Tiap tahun pendidikan sebaiknya memiliki perpustakaan dengan pengelolaan (management) yang baik dan berbagai jenis bahan bacaan yang menarik sesuai dengan tingkat pendidikan anak. Ruang kelas sekolah perlu dilengkapi dengan book stand sebagai tempat buku bacaan anak.

4.Pembelajar

Pembelajar seharusnya meluangkan waktunya banyak membaca bebaas (independent reading). Membaca bebas, apa di sekolah atau di luar sekolah bermanfaat dalam meningkatkan kemampuan membaca. Independent reading porsinya sebaiknya dia atas porsi mengerjakan latihan-latihan melengkapi pada buku kerja (workbook) atau lembar kegiatan siswa (skill sheets). Anderson (1985:119) menyarankan agar “children should spend less time completing workbooks and skill sheets”

Selain itu, latihan menulis dapat pula dikerjakan karena dapat meningkatkan kemampuan membaca. Kompetensi membaca memerlukan waktu latihan dan suasana pembelajaran yang mendukung. Membaca menjadikan anak dan bangsa pintar dan cerdas.

5.Pemerintah

Manusia lahir dilengkapi dengan potensi membaca; oleh karena itu, program gerakan membaca sebaiknya dimulai di rumah oleh orang tua, lalu di sekolah oleh guru, kemudian di masyarakat umum (citizen) oleh pemerintah. Untuk merealisasikan ini, pemerintah baik pusat maupun daerah direkomendasikan menyediakan sarana dan prasarana membaca yang memadai.

Idealnya, perpustakaan sebagai taman bacaan warga dibangun pada setiap kecamatan dengan koleksi buku bermutu dan menarik seusai dengan tingkatan pendidikan anak. Pengelolaan perpustakaan didisain sedemikian rupa sehingga dapat memberikan suasana pembelajaran oleh pengunjungnya karena adanya daya tarik atau pesona yang dimiliki perpustakaan yang mempunyai daya tarik baca.

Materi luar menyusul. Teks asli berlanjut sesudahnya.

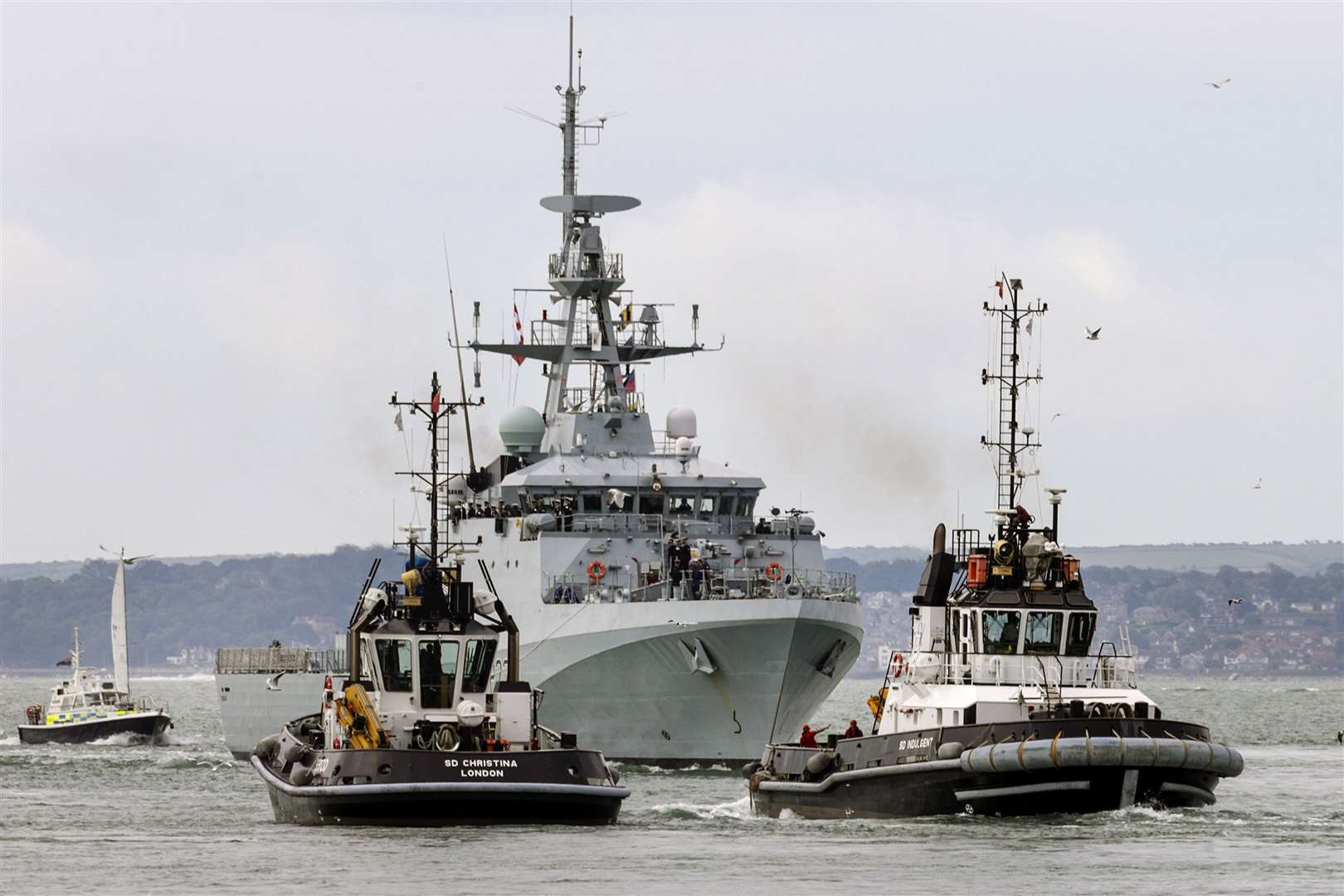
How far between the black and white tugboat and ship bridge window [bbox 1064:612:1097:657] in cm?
810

Perlu ada keseriusan dari pemerintah untuk membuat program nasional, Indonesia Gemar Membaca dengan membentuk komisi membaca (commission on reading) bersama perguruan tinggi pendidikan di Indonesia.

Menjadikan Indonesia sebagai negara gemar membaca seharusnya menjadi tujuan utama pemerintah. Untuk merealisasikan Indonesia sebagai a nation of readers, guru yang terbaik dan pemerintah yang bijaksana seharusnya berperan aktif mengerakkan program gerakan membaca di seluruh wilayah nusantara. Hanya dengan partisipasi guru yang baik di sekolah di seluruh wilayah nusantara dan pemerintah yang bijaknsana yang dapat menuntun bangsa gemar membaca.

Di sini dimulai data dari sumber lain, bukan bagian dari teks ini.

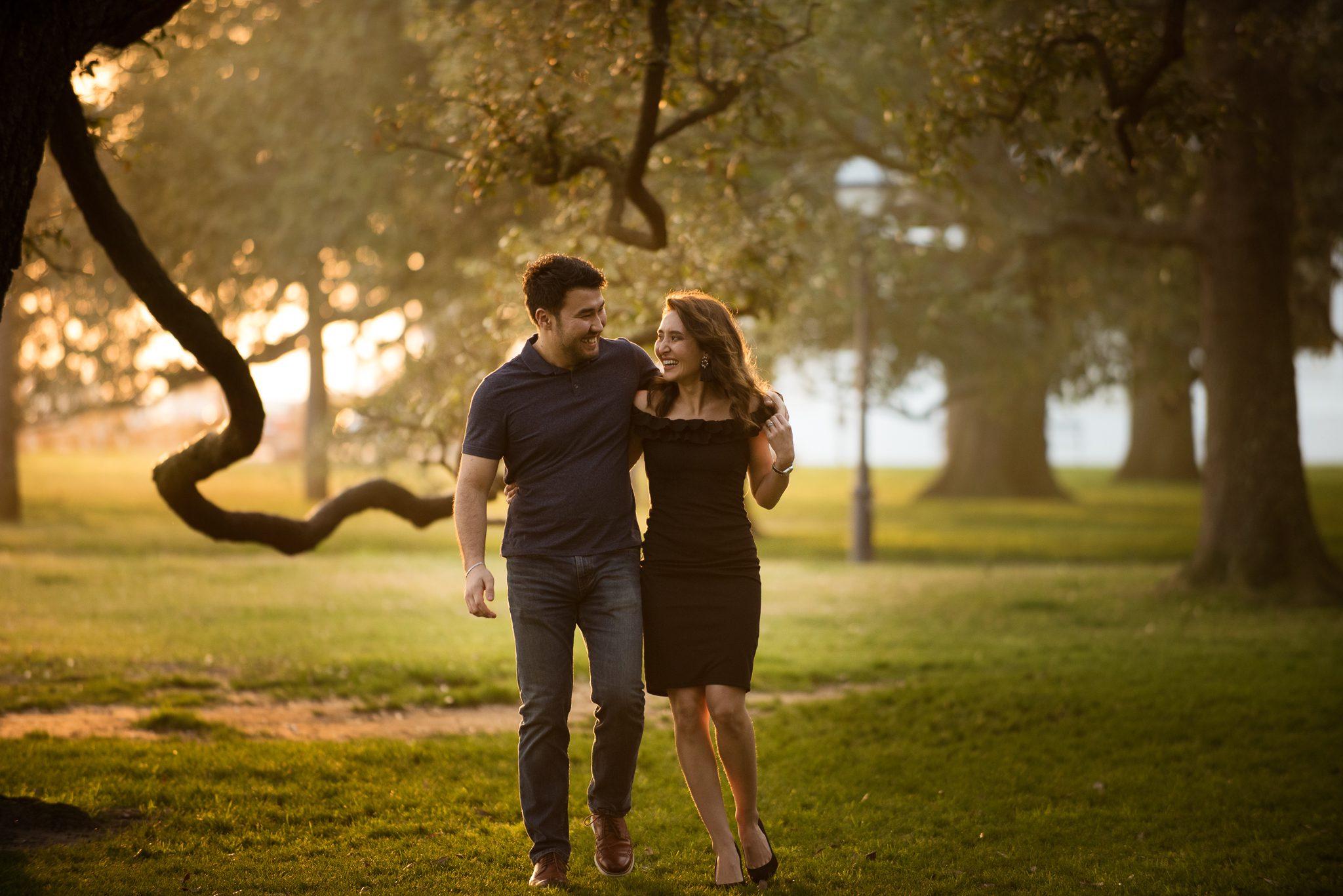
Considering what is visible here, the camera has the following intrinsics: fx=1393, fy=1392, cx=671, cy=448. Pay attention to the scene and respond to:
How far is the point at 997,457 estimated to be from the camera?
3634 centimetres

Dalam menyukseskan program pemerintah kota, Gerakan Makassar Gemar Membaca serta dalam mewujudkan makassar sebagai kota pendidikan, Pemerintah Kota atau lembaga pendidikan terkait sebaiknya bekerja sama dalam menggerakkan program tersebut dengan berbagai kegiatan survey atau penelitian yang akan melahirkan beberapa rekomendasi untuk ditindak lanjuti bersama sehingga tujuan program tersebut dapat tercapai.

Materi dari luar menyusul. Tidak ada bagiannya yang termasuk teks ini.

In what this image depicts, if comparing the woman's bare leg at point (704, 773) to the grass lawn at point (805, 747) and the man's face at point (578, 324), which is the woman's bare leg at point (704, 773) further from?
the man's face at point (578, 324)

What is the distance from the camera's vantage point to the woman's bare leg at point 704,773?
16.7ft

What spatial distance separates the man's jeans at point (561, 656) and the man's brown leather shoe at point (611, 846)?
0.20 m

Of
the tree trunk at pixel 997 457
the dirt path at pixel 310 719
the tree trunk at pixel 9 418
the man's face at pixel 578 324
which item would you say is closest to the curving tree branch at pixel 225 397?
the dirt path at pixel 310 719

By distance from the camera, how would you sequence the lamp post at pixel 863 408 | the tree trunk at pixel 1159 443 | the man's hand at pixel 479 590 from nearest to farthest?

Program Gerakan Makasaar Gemar membaca perlu selalu digerakkan atau dikembangkan. Akhirnya, secara ringkas saya kemukakan bahwa unsur-unsur model pengembangan yang dapat menjadikan a nation of readers adalah: (1) pemerintah yang bijak, (2) guru yang baik, (3) sarana dan prasarana yang memadai, (4) partisipasi masyarakat yang maksimal, termasuk orang tua dan pembelajar. Mereka seharusnya menjadi satu team yang kompak dan padu dalam mewujudkan a nation of readers.

Sehingga rekomendasi yang terlihat pada lima negara dengan literasi yang tertinggi bisa diadopsi untuk mencerahkan bangsa Indonesia sebagai paradigma baru dalam bertrasformasi pada Pendidikan tinggi dapat tercapai dengan upaya kosnsistensi dilakukan sebagai investasi Pendidikan Tinggi semakin meningkta dalam rangka tujuan pembenagunan yang berkelanjutan (SDGs).